Gilead Sciences (GILD) sits 17% below its 52-week high of $157.29, trading at $131.33 even after delivering a clean Q1 2026 beat and raising full-year revenue guidance on May 7. Bulls see a mispricing: a company with no major loss of exclusivity until 2036, a twice-yearly HIV prevention drug already tracking toward blockbuster status in its first full commercial year, and four product launches on the 2026 schedule. Bears counter that $11.5 billion in acquisition-related charges landing simultaneously on the income statement, three integrations running in parallel, and a GAAP loss forecast for the year justify caution regardless of what the base business delivers.

What the Numbers Said

The beat was real. Q1 total product sales came in at $6.96 billion, up 4.4% year over year, against TIKR consensus estimates of approximately $6.94 billion. Adjusted EPS of $2.03 came in 6.30% above the TIKR consensus estimate of $1.91, up from $1.81 in Q1 2025. CFO Andrew Dickinson raised the full-year base business guidance range by $400 million to $29.4 billion–$29.8 billion, implying 5%–6% growth for the year.

HIV drove the quarter. CCO Johanna Mercier reported Q1 HIV sales of $5.0 billion, up 10% year over year. Biktarvy posted $3.4 billion in Q1 sales, up 7% year over year, while holding more than 52% of the U.S. HIV treatment market. The U.S. PrEP (HIV pre-exposure prophylaxis, meaning preventive medication taken before potential exposure) business grew 87% year over year, fueled by Descovy’s total Q1 sales of $807 million and the early ramp of Yeztugo.

Yeztugo, the twice-yearly injectable PrEP that launched in mid-2025, posted Q1 sales of $166 million, up 72% sequentially. That pace prompted management to raise its full-year Yeztugo guidance from $800 million to $1 billion, a blockbuster territory in the drug’s first full commercial year. Mercier noted that approximately 95% of U.S. patients are now covered by insurance for Yeztugo, with 95% of those accessing it at zero co-pay.

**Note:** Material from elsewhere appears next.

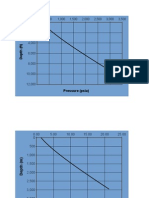Hagedorn Brown Correlation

Outside HIV, Trodelvy, Gilead’s ADC (antibody-drug conjugate, a cancer therapy that delivers a toxic payload directly to tumor cells) for breast cancer posted $402 million in Q1, up 37% year over year. Livdelzi, the company’s treatment for primary biliary cholangitis (a chronic liver disease), more than tripled year over year to $133 million.

Gilead Sciences Revenue by Segment (TIKR)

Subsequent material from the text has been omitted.